More is better. That should be the American slogan — or at least, so it seems. So you walk or run 10,000 steps? Of course you have to keep upping the ante. Beat your old record. Right? Or do you?
Why 10,000 Steps?
Mr. Judy shared this post with me quite some time ago about the origins of shooting for 10,000 steps (read it here).
Fitbit, apparently, starts everyone out at 10, 000 steps a day. Which is a recipe for disaster if you’re only getting about 2,000 steps a day on average. But I like what they say in this blog post (read it here):
Thing is, 10,000 steps per day might not make sense for you. You may need to nab more if you want to lose a certain amount of weight, or take fewer steps if you’re new to fitness or recovering from an injury. Your step goal can vary depending on your needs, and it can also shift over time. Here’s how to set it right for you.
Why letting go of a step goal can make sense
I find that I have plenty of days where I’ve been active and I don’t reach 10,000 steps. There are no steps in swimming. There are no steps in cycling (stationary, in my case). There are times when pushing yourself to get to the holy grail of 10k steps (15, or whatever) just don’t make sense, but it’s become so ingrained in us that we must reach a certain step goal that a lot of us don’t stop to think if we’ve been active enough . . . even if we’re not getting in the “holy grail” of steps.
Don’t forget, either, that it’s about balance over time. Maybe on a rest day you only get in 6000 steps, but on a more active day you get in well over 10k — it’s very easy for me to get in well over 10k steps on days that I run, but on busy days I may be active, but still not able to get to 10k steps. And I’m okay with that. And you should be, too.
Maybe a better goal is to shoot for an average daily number of steps based on a week’s worth of data.
One reason people often quit running — and exercise in general — is because it’s “too hard”. Well, of course it feels too hard if you go from 2,000 to 10,000 steps immediately. It takes time for your body to adapt to exercise (or re-adapt to exercise after a break).
I had a lot of 2000 step days & I’m okay with that
It’s much more important to listen to your body than to blindly follow a goal that “someone” says you should be following.
When I was sick, I didn’t do much of anything for a couple of weeks. My body needed that rest. And when I started to add activity back in, I also found that I needed more rest than normal — so I still rarely got anywhere near to 10k steps.
Slowly, but surely, though, I felt better. For a while I need way more rest than normal, but as I continued to add in activity and balance it with rest, I found I didn’t need as much recovery time. This week, for the first time in weeks, I ran back to back days. Easy, short runs, of course.
Last week there were days I had well over 10k steps — I ran. I ran and walked the dogs.
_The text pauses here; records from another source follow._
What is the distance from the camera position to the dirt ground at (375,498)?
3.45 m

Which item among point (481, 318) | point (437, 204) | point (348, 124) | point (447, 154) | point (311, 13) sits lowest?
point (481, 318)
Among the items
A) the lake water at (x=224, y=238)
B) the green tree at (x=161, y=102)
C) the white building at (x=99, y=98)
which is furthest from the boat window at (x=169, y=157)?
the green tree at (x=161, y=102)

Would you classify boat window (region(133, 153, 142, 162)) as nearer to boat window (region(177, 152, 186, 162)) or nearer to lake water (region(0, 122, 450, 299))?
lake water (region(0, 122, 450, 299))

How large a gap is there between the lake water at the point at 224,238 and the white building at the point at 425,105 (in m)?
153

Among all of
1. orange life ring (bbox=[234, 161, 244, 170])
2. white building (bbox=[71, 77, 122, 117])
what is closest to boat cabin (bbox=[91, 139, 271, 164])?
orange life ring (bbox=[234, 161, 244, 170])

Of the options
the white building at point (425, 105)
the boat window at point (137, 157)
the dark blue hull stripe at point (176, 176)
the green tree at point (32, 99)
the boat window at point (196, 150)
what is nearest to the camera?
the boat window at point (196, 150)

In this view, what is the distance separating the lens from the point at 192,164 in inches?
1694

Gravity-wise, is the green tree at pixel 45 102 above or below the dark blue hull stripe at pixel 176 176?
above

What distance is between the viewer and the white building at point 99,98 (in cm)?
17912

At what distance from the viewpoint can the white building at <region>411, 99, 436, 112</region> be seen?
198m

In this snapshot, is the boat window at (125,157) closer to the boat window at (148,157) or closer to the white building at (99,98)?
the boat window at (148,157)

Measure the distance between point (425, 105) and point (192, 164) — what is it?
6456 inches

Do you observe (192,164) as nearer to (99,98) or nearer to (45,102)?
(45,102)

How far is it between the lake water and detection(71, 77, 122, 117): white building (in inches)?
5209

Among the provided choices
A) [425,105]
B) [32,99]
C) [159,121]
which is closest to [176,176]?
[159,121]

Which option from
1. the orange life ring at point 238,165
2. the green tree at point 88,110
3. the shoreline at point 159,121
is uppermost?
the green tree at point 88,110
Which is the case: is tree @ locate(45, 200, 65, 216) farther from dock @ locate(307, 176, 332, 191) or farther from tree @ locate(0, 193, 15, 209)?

They were balanced by days that I was active — doing bodyweight exercises and stationary biking — but fell short of 10k steps. Because I’m more in step with what my body needs right now.
It’s okay to challenge yourself
Don’t get me wrong: you have to change things up. You have to increase your walks, your runs, your weights. Your body quickly adapts to a certain amount of exercise, and you need to change it up to get stronger. I’m not saying you shouldn’t challenge yourself.
That doesn’t mean you have to constantly increase the same thing because someone said that 10k steps is what you need — or more. Balance over time, folks, balance over time. Figure out what’s right for your body, and take what “they” say with a grain of salt.
Do you have a step goal?
Do you make sure that you reach it every day?
How do you feel if you don’t reach your goal?